Modern surgeries now benefit from robotized arms (that can even be controlled remotely), which also result from our space exploration advances. In fact, most medical benefits of today, even solutions for treating breast cancer, have resulted from ISS technology and exploration.

Plus, when the COVID pandemic hit the Earth, satellite imagery and data analysis made it possible to locate the most hazardous areas, coming up with timely isolation and quarantine solutions, thus, keeping the disease spread at bay.

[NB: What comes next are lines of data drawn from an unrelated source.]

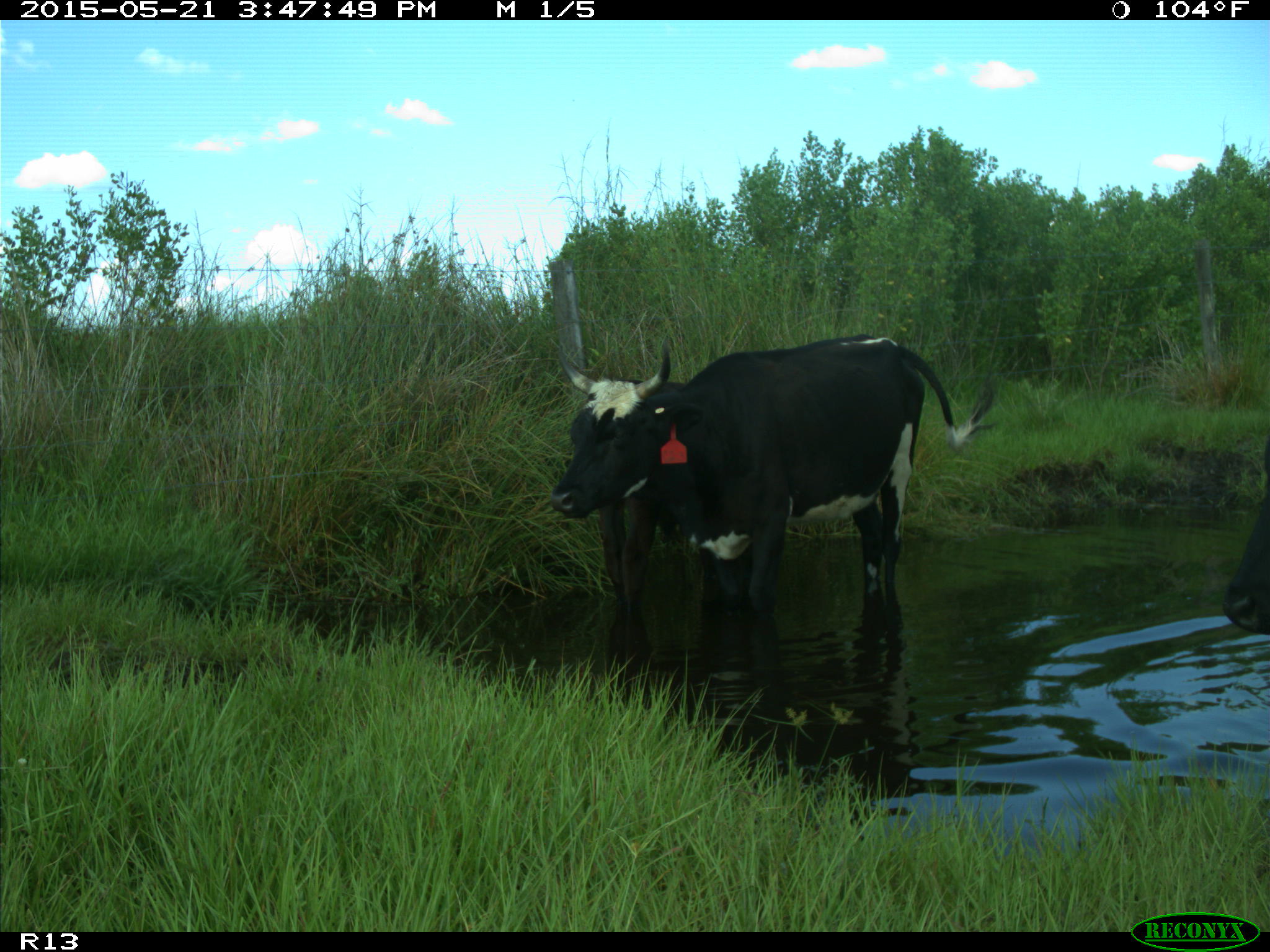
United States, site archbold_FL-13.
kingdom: Animalia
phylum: Chordata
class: Mammalia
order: Artiodactyla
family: Bovidae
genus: Bos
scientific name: Bos taurus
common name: domestic cow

Benefits for the Environment

While it is true that rocket fuel is potentially dangerous to our atmosphere, a lot of tech advances made it possible to come up with friendlier, less harmful fuel types. Some companies, like Skyrora for example, are even obtaining their rocket fuel from plastic waste, while others, like Orbex, claim their fuel vapours barely emit any carbon. Still, the primary environmental benefits are insights we get from EOS satellites. Thanks to these data, scientists have managed to preserve several endangered species like elephants, tracking them from space, get relevant data on ocean pollution, deforestation and desertification areas, access the impacts of industrialization on our home planet, and much more. Satellites stand guard of our planet 24/7, transmitting valuable data on climate change and eventually, scientists should have enough information to combat this global challenge.

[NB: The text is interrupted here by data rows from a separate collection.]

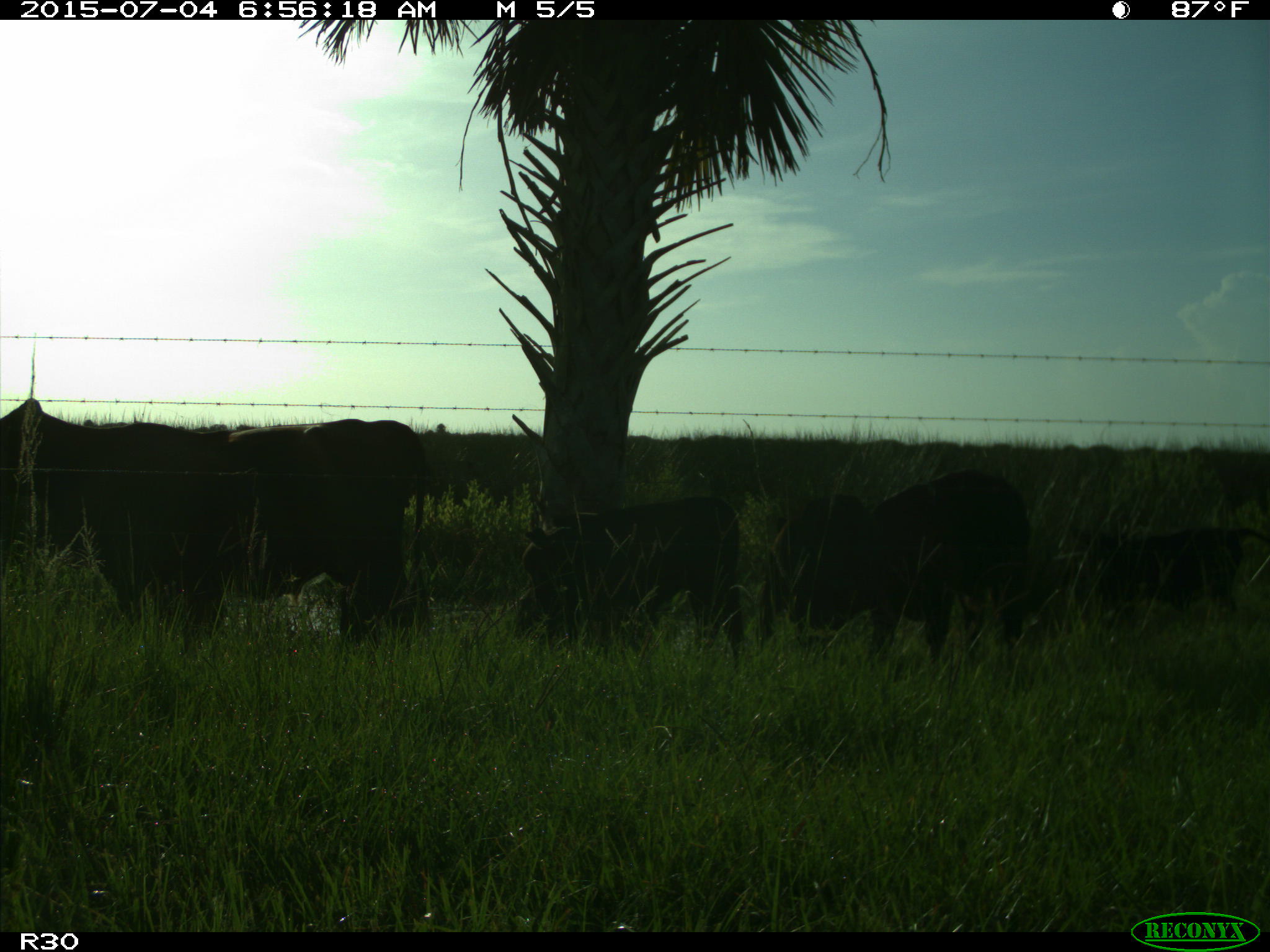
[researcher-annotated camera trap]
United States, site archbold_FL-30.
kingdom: Animalia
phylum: Chordata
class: Mammalia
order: Artiodactyla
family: Bovidae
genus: Bos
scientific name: Bos taurus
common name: domestic cow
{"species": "Bos taurus (domestic cow)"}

Economic benefits of space exploration

Space sector growth creates new employment opportunities, which is an undeniable benefit for developing economies worldwide. For example, UK’s latest initiative to build launch sites in its remote areas has already created hundreds of new jobs in rural Scotland — jobs young people would be forced to pursue in larger cities.

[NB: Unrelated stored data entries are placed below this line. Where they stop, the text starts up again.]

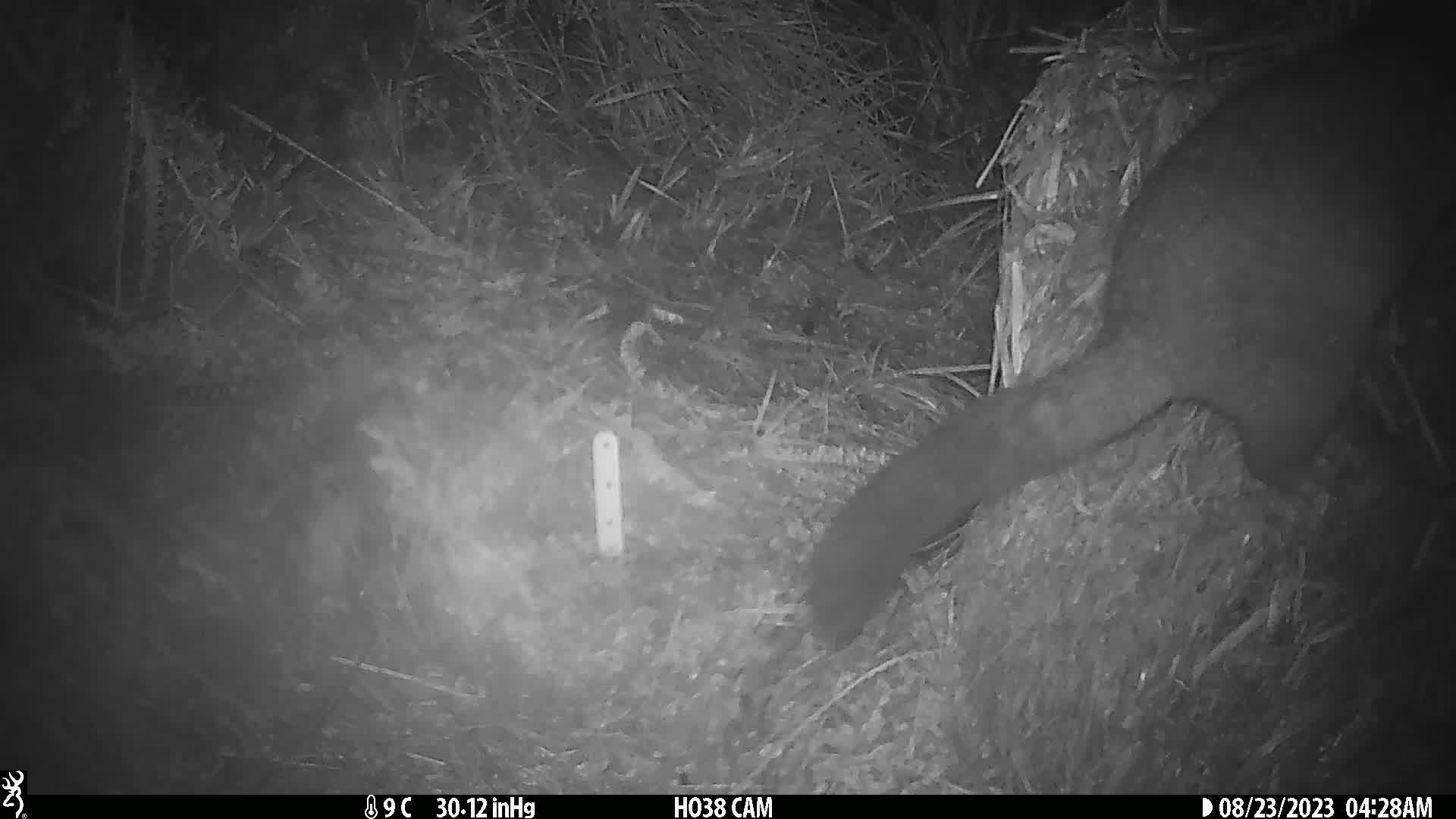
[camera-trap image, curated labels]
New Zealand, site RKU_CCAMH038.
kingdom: Animalia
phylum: Chordata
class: Mammalia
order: Diprotodontia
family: Phalangeridae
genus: Trichosurus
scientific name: Trichosurus vulpecula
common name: common brushtail possum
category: possum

NASA also reports that the industry supports 300+ high-paid jobs nationwide, generating $7 billion in federal taxes in 2019. In contrast to that, NASA’s expenses to benefit from space exploration are significantly lower — for example, its investment in building an Artemis lunar base does not even reach $2 billion. So, as an economy driver, space industry remains one of the most promising areas for different countries worldwide. And while boosting economies is the last example on our benefits of space exploration list, it is definitely not the least.

Having considered all benefits and risks of space exploration, we can safely state the benefits do outweigh the risks. While it is true that exploring interstellar space can be a hazardous undertaking, modern tech addresses the riskiest aspects of the job, and some of those advances have already found a way into our daily lives back on Earth. Most importantly, exploring space is not that pricey — from the taxpayer’s perspective. For example, today’s NASA budget is less than 0.5% of the taxpayer’s funds, and the situation is quite similar in other countries where more and more private players join in the new space exploration era, investing private rather than government funds. So, there is no reason not to benefit from space exploration today.